Jorge Falcón, otro dilecto amigo de Gálvez, en Hora del Hombre, revista que en 1957 le dedica como homenaje tras su fallecimiento, entiende su postura frente al reformismo urbano y vivencial limeño. Anota que el poeta y cronista no es “ni pasadista ni añorante; ni aferradamente pegado a la tradición… Gálvez quiere su Lima de principios de siglo. Gusta de la tradición hispánica de la capital…Pero ¡cómo palpita, igualmente ante el espectáculo diario del Columbus Circus!”  
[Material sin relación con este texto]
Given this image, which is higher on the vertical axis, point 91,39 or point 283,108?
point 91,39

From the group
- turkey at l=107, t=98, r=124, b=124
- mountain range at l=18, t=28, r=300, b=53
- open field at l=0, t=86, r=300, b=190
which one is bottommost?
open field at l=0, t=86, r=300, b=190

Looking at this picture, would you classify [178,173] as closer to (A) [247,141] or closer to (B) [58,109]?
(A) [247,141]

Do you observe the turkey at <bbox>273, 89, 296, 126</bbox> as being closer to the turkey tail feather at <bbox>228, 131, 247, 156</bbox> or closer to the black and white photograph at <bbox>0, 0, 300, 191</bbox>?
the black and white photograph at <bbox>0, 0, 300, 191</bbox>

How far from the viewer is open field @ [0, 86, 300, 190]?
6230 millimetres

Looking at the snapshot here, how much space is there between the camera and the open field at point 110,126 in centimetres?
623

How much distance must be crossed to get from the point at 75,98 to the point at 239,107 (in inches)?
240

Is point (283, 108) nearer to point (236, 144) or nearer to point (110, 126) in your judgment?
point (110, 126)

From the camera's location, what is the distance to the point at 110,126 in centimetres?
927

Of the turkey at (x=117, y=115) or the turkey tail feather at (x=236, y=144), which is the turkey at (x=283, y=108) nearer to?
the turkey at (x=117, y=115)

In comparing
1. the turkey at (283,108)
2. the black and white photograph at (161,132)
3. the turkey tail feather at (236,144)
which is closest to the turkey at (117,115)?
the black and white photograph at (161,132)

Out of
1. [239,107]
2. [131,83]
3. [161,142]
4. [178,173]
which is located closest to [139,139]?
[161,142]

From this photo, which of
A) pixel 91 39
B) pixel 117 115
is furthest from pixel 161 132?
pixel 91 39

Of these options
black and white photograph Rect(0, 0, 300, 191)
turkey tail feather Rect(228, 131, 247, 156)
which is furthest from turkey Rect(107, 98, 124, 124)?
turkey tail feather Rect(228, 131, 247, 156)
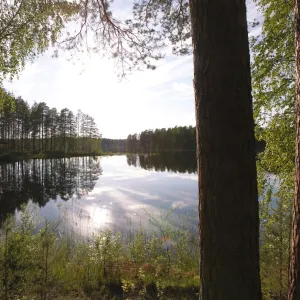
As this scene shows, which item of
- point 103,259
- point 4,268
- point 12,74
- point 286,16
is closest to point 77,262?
point 103,259

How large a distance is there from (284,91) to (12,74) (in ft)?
21.5

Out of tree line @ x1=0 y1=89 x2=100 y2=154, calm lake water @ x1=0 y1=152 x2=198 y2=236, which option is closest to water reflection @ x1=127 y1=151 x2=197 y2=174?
calm lake water @ x1=0 y1=152 x2=198 y2=236

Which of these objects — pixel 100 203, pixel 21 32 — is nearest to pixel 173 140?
pixel 100 203

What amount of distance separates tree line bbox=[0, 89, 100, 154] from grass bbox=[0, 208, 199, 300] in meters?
37.4

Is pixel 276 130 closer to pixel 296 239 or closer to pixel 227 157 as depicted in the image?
pixel 296 239

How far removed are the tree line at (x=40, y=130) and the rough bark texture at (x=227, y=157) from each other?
41.9 metres

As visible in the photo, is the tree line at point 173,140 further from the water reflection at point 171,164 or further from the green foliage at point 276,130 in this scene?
the green foliage at point 276,130

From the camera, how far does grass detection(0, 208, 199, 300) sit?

Por mi parte, sostengo que con el tiempo el reformismo urbano llevado al extremo expuso a al Centro Histórico de Lima a un peligro mayor, apoyado, como otrora, en la Nueva Ley de Expropiaciones de 1903 (Art. 9, en particular). En 1940, por Resolución Suprema se estuvo en condiciones autorizar la apertura de la avenida Tacna, que echó abajo la iglesia de Santa Rosa de los padres, y desde el año 1947 permitió el ensanchamiento del jirón Abancay, que con indolencia y enorme torpeza se llevó por delante gran parte del antiguo monasterio de monjas de La Concepción, de excepcional valor arquitectónico y artístico no solo capitalino, además de partir en dos el Convento Grande San Francisco de la Provincia de los Doce Apósteles —en su época tan extenso como su par de Sevilla—. Si con mi extinto querido amigo el padre Antonio San Cristóbal en su Arquitectura virreinal religiosa debo repetir que ambos edificios resistieron los desbastadores terremotos de 1687 y 1726; habrá que agregar con Porras Barrenechea, que los alcaldes fueron más letales que los temblores. Técnicamente, ninguna de estas dos ampliaciones fueron la mejor solución para resolver el problema de transitividad y comunicación necesarias, y porque también se hicieron al precio de afectar gravemente la integridad del Centro Histórico de Lima, que debió ser el punto de partida de la reforma urbana.